For restless Hong Kong, revolt against Beijing is futile
Regina Ip says the separatist push by a minority of Hong Kong people – played out in legislators’ oath-taking row – must be nipped in the bud. The city’s pursuit of democracy will fail if it becomes a masquerade for separatism
Following the election of eight separatists to the Legislative Council in September, it was widely expected that the new legislature would be anything but peaceful. The chaos that has ensued since the oath-taking has surpassed all expectations.
As is now well documented, on October 12, in making the oath of allegiance as required under the law, a number of legislators shocked Hong Kong and the rest of the nation by using insulting language or making gestures that signified rejection of China’s sovereignty. Among them, Sixtus Baggio Leung Chung-hang and Yau Wai-ching caused the greatest uproar by calling China “Cheena” (or “Sheena”, a term used by Japanese invaders to insult China during the second world war), and by using foul language to deliberately mispronounce “People’s Republic of China”.
After the Legco president decided to allow legislators who failed to take their oaths properly to try again, the chief executive applied for a judicial review of the decision in respect of Leung and Yau, and asked the court to make a declaration that they had already vacated their office by failing to take their oaths faithfully and solemnly.
The Legco president’s decision to allow the disrespectful legislators to take their oaths again also prompted the Standing Committee of the National People’s Congress to interpret Article 104 of the Basic Law governing oath-taking. In his judgment following the interpretation, the judge, Mr Justice Thomas Au Hing-cheung, ruled for the chief executive on all counts, effectively expelling Leung and Yau from Legco, with effect from October 12.

INFORMATION SHOWN
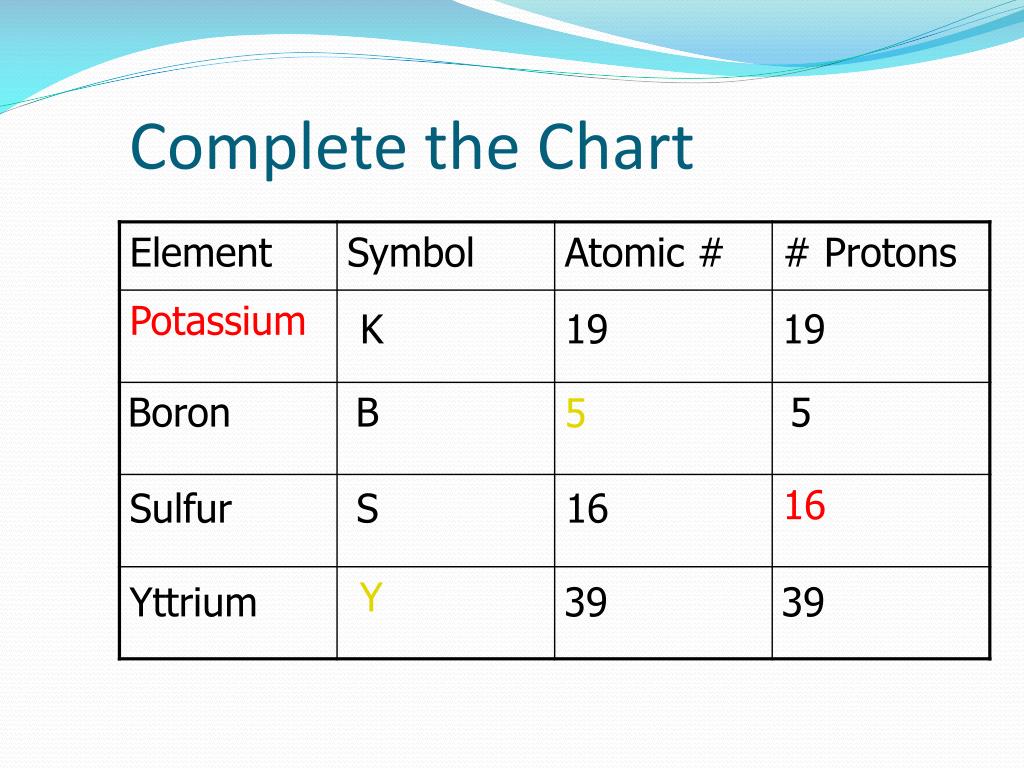 Complete the Chart

| Element | Symbol | Atomic # | # Protons |
|---|---|---|---|
| Potassium | K | 19 | 19 |
| Boron | B | 5 | 5 |
| Sulfur | S | 16 | 16 |
| Yttrium | Y | 39 | 39 |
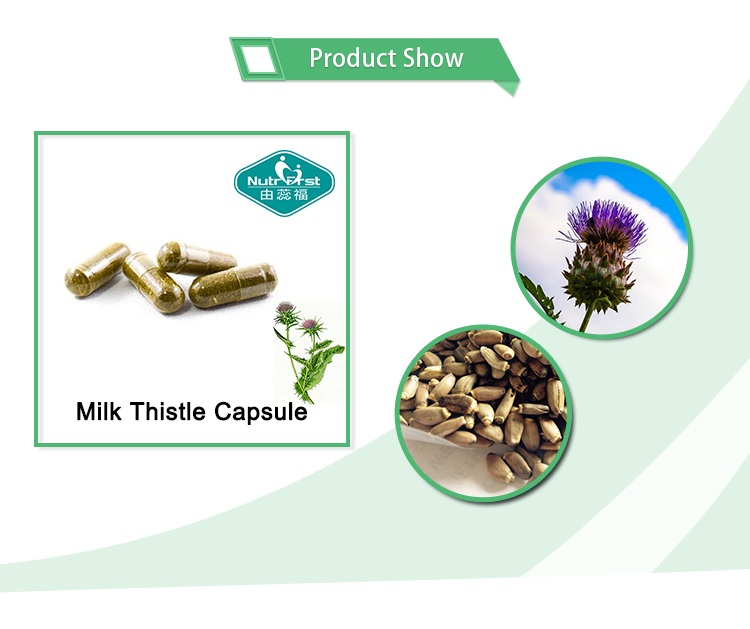 Product Show

NutriFirst
由蕊福

Milk Thistle Capsule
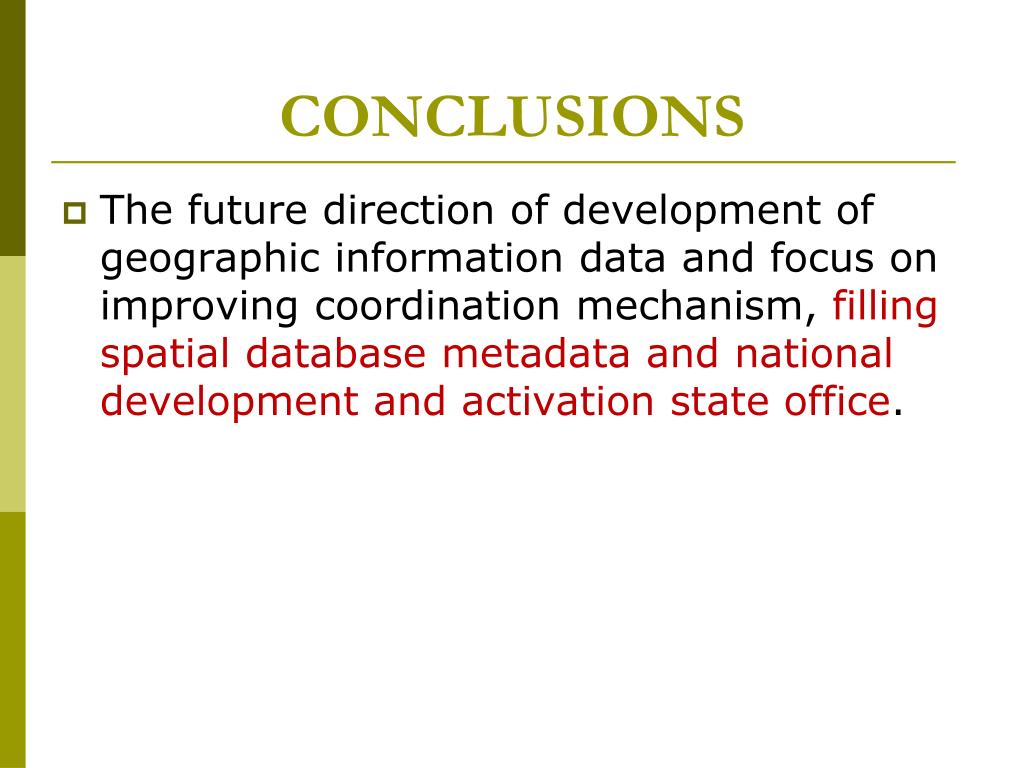 CONCLUSIONS

The future direction of development of geographic information data and focus on improving coordination mechanism, filling spatial database metadata and national development and activation state office.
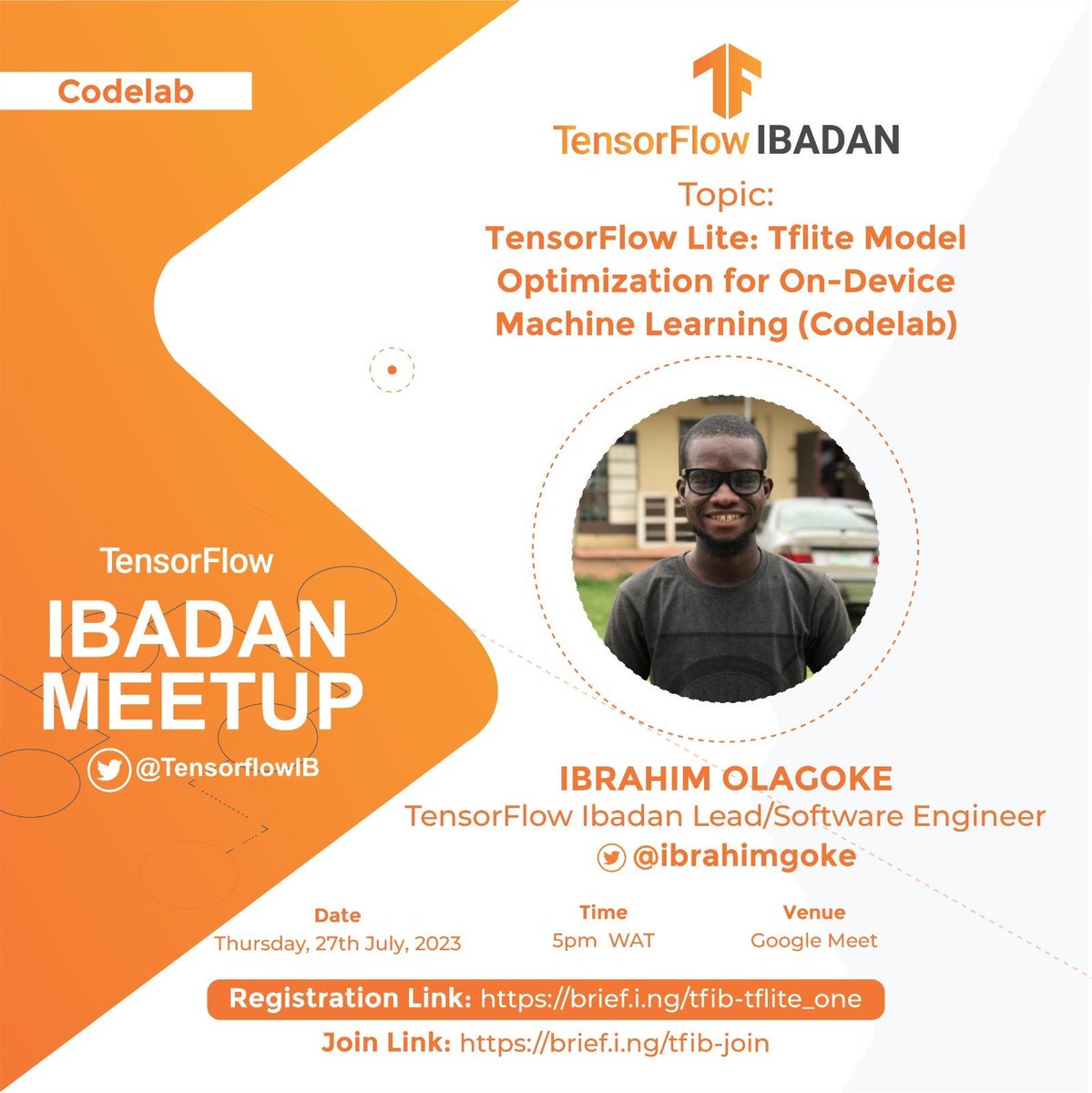 Codelab

TensorFlow IBADAN

Topic:
TensorFlow Lite: Tflite Model Optimization for On-Device Machine Learning (Codelab)

TensorFlow
IBADAN MEETUP
@TensorflowIB

IBRAHIM OLAGOKE
TensorFlow Ibadan Lead/Software Engineer
@ibrahimgoke

Date
Thursday, 27th July, 2023

Time
5pm WAT

Venue
Google Meet

Registration Link: https://brief.i.ng/tfib-tflite_one

Join Link: https://brief.i.ng/tfib-join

TASK TO COMPLETE
In the article on the Hong Kong oath-taking row above, what prompted the Standing Committee of the National People's Congress to interpret Article 104 of the Basic Law? Answer in one to three sentences.

SOLUTION FOR THIS EXERCISE
The Standing Committee acted after the Legco president decided to let the legislators who had been disrespectful during the oath-taking take their oaths again. Article 104 is the Basic Law provision that governs oath-taking.